Drugs that attack diseases with such specificity have been designated "personalized" medicines. The antigens they target are known as MAGE-A3 or HPV-16.
Both Strome and Dr. David Block, co-founder, president and CEO of Gliknik Inc., the firm that has licensed the two vaccines, say they hope the medicines will accelerate the long-stalled progress in treating head and neck cancers.
"The survival of head and neck cancer patients has not really improved in 30 years," says Strome.
Head and neck cancers are different from malignant brain tumors. They include cancers of the tongue, tonsils, nasal cavity, sinuses, lips, mouth, salivary glands, throat, and larynx.
"Advanced head and neck cancer is a challenging disease with limited treatment options," Block says. "Even with chemotherapy, radiation, and surgery, people with advanced head and neck cancer may have a limited life expectancy of six to eight months."
Block believes the new vaccines have a reasonable chance to help some patients where others have failed.
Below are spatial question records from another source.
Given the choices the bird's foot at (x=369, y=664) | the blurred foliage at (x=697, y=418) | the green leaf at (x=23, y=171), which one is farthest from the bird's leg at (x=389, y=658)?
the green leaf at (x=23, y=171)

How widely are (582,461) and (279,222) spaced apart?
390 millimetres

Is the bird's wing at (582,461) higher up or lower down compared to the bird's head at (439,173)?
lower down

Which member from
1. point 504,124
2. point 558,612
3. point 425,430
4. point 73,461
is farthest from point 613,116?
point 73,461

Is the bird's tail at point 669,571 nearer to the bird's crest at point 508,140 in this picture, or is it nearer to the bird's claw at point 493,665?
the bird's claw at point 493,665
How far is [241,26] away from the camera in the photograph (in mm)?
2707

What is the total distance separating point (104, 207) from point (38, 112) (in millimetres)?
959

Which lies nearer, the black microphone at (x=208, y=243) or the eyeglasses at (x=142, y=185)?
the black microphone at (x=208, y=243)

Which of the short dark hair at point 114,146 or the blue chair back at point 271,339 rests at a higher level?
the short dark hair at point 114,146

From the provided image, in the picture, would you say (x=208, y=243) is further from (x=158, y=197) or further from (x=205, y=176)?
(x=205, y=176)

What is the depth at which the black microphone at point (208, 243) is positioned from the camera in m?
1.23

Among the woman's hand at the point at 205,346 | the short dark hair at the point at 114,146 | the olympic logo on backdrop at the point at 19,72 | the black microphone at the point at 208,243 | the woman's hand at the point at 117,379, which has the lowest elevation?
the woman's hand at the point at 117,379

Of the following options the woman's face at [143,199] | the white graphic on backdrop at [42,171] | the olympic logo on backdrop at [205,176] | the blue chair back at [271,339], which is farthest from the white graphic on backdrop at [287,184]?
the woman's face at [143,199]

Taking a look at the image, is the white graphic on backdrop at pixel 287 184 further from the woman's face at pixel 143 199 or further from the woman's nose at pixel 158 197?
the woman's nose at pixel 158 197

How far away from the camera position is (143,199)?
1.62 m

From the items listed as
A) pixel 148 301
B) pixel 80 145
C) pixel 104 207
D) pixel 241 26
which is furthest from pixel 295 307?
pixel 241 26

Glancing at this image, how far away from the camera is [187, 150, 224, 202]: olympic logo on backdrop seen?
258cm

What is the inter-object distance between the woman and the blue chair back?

The FDA based its orphan drug determination on the vaccines in part based on the encouraging signs of possible success they showed on pilot studies conducted in 2006 and 2007.
A clinical trail to determine the most effective dose of the vaccines in fighting head and neck cancers has been under way since July of last year at the University of Maryland's Marlene and Stewart Greenebaum Cancer Center.
The trial is being funded with a grant from the National Institute of Dental and Craniofacial Research, a part of the National Institutes of Health.